▸ WHAT NEEDS TO BE DONE
The entire listing below is to be transcribed without a single slip.

▸ SOURCE RECORDS
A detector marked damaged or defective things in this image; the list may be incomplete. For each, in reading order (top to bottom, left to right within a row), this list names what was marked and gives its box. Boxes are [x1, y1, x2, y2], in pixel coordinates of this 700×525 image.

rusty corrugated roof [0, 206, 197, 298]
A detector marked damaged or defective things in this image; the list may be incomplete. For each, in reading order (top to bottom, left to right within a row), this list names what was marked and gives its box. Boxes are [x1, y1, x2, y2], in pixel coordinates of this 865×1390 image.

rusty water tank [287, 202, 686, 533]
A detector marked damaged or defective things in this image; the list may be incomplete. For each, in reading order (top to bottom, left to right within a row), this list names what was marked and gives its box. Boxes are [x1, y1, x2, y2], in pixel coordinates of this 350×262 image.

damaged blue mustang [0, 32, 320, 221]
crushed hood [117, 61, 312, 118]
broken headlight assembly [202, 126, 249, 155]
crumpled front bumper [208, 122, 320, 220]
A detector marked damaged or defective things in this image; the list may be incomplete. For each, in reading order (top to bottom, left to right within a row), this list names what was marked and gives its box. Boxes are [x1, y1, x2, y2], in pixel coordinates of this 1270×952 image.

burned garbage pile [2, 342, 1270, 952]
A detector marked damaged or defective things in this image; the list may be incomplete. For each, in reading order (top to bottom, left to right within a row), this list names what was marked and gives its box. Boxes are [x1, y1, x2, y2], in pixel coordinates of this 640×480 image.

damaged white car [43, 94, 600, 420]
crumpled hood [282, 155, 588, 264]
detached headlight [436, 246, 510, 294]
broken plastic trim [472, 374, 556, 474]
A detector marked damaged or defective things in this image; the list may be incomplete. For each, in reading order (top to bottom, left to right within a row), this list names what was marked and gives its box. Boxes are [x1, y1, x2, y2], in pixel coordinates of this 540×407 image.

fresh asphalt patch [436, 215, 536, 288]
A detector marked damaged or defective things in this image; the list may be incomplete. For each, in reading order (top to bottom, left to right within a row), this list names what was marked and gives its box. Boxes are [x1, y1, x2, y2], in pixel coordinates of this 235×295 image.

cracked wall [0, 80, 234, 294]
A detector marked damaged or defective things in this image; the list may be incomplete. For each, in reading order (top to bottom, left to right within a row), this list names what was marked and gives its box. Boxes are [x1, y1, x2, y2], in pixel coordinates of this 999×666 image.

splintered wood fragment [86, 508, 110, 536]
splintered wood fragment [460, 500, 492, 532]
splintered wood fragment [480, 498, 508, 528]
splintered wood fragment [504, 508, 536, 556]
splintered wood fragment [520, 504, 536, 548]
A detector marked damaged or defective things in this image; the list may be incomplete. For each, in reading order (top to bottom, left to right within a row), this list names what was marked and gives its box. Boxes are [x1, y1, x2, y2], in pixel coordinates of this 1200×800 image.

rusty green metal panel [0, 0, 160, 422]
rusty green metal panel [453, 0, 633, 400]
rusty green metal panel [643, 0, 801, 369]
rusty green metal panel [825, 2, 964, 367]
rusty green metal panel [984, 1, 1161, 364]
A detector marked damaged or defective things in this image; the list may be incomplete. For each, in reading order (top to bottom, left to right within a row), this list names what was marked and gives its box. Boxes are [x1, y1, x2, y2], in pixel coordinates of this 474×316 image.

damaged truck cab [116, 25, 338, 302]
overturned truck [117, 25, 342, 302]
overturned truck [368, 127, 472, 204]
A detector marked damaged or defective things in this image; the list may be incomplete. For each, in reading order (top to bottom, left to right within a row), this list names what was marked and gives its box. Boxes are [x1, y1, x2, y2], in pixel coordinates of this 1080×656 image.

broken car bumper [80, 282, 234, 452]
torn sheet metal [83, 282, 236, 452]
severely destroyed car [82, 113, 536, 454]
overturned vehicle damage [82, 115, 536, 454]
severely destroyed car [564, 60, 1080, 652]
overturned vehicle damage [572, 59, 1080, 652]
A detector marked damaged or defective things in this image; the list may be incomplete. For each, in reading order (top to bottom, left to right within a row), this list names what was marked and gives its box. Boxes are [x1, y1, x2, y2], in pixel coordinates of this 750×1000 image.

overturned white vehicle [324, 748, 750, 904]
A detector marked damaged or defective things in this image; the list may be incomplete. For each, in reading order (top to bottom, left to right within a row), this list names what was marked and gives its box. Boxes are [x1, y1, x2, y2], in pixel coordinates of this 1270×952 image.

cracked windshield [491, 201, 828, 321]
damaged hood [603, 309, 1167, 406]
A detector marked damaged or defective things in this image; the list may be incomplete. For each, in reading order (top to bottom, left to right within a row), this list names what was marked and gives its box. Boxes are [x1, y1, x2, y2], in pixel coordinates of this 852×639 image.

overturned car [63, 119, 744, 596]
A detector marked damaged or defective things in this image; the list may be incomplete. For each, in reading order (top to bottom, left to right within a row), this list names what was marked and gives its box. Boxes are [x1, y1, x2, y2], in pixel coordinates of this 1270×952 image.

▸ WRITTEN ANSWER
A detector marked damaged or defective things in this image; the list may be incomplete. For each, in reading order (top to bottom, left to right within a row), this list names what was marked and gives its box. Boxes are [x1, y1, x2, y2], in pixel coordinates of this 700×525 image.

rusty corrugated roof [0, 206, 197, 298]
A detector marked damaged or defective things in this image; the list may be incomplete. For each, in reading order (top to bottom, left to right within a row), this list names what was marked and gives its box. Boxes are [x1, y1, x2, y2], in pixel coordinates of this 865×1390 image.

rusty water tank [287, 202, 686, 533]
A detector marked damaged or defective things in this image; the list may be incomplete. For each, in reading order (top to bottom, left to right within a row), this list names what was marked and gives its box. Boxes are [x1, y1, x2, y2], in pixel coordinates of this 350×262 image.

damaged blue mustang [0, 32, 320, 221]
crushed hood [117, 61, 312, 118]
broken headlight assembly [202, 126, 249, 155]
crumpled front bumper [208, 122, 320, 220]
A detector marked damaged or defective things in this image; the list may be incomplete. For each, in reading order (top to bottom, left to right within a row), this list names what was marked and gives its box. Boxes are [x1, y1, x2, y2], in pixel coordinates of this 1270×952 image.

burned garbage pile [2, 342, 1270, 952]
A detector marked damaged or defective things in this image; the list may be incomplete. For each, in reading order (top to bottom, left to right within a row), this list names what was marked and gives its box. Boxes are [x1, y1, x2, y2], in pixel coordinates of this 640×480 image.

damaged white car [43, 94, 600, 420]
crumpled hood [282, 155, 588, 264]
detached headlight [436, 246, 510, 294]
broken plastic trim [472, 374, 556, 474]
A detector marked damaged or defective things in this image; the list may be incomplete. For each, in reading order (top to bottom, left to right within a row), this list names what was marked and gives its box. Boxes are [x1, y1, x2, y2], in pixel coordinates of this 540×407 image.

fresh asphalt patch [436, 215, 536, 288]
A detector marked damaged or defective things in this image; the list may be incomplete. For each, in reading order (top to bottom, left to right within a row), this list names what was marked and gives its box. Boxes are [x1, y1, x2, y2], in pixel coordinates of this 235×295 image.

cracked wall [0, 80, 234, 294]
A detector marked damaged or defective things in this image; the list may be incomplete. For each, in reading order (top to bottom, left to right within a row), this list names what was marked and gives its box. Boxes are [x1, y1, x2, y2], in pixel coordinates of this 999×666 image.

splintered wood fragment [86, 508, 110, 536]
splintered wood fragment [460, 500, 492, 532]
splintered wood fragment [480, 498, 508, 528]
splintered wood fragment [504, 508, 536, 556]
splintered wood fragment [520, 504, 536, 548]
A detector marked damaged or defective things in this image; the list may be incomplete. For each, in reading order (top to bottom, left to right within a row), this list names what was marked and gives its box. Boxes are [x1, y1, x2, y2], in pixel coordinates of this 1200×800 image.

rusty green metal panel [0, 0, 160, 422]
rusty green metal panel [453, 0, 633, 400]
rusty green metal panel [643, 0, 801, 369]
rusty green metal panel [825, 2, 964, 367]
rusty green metal panel [984, 1, 1161, 364]
A detector marked damaged or defective things in this image; the list may be incomplete. For each, in reading order (top to bottom, left to right within a row), this list names what was marked and gives its box. Boxes are [x1, y1, x2, y2], in pixel coordinates of this 474×316 image.

damaged truck cab [116, 25, 338, 302]
overturned truck [117, 25, 342, 302]
overturned truck [368, 127, 472, 204]
A detector marked damaged or defective things in this image; the list may be incomplete. For each, in reading order (top to bottom, left to right within a row), this list names what was marked and gives its box. Boxes are [x1, y1, x2, y2], in pixel coordinates of this 1080×656 image.

broken car bumper [80, 282, 234, 452]
torn sheet metal [83, 282, 236, 452]
severely destroyed car [82, 113, 536, 454]
overturned vehicle damage [82, 115, 536, 454]
severely destroyed car [564, 60, 1080, 652]
overturned vehicle damage [572, 59, 1080, 652]
A detector marked damaged or defective things in this image; the list may be incomplete. For each, in reading order (top to bottom, left to right within a row), this list names what was marked and gives its box. Boxes are [x1, y1, x2, y2], in pixel coordinates of this 750×1000 image.

overturned white vehicle [324, 748, 750, 904]
A detector marked damaged or defective things in this image; the list may be incomplete. For each, in reading order (top to bottom, left to right within a row), this list names what was marked and gives its box. Boxes are [x1, y1, x2, y2], in pixel coordinates of this 1270×952 image.

cracked windshield [491, 201, 828, 321]
damaged hood [603, 309, 1167, 406]
A detector marked damaged or defective things in this image; the list may be incomplete. For each, in reading order (top to bottom, left to right within a row), this list names what was marked and gives its box. Boxes are [x1, y1, x2, y2], in pixel coordinates of this 852×639 image.

overturned car [63, 119, 744, 596]
A detector marked damaged or defective things in this image; the list may be incomplete. For each, in reading order (top to bottom, left to right within a row), this list names what was marked and gives its box. Boxes are [x1, y1, x2, y2], in pixel coordinates of this 1270×952 image.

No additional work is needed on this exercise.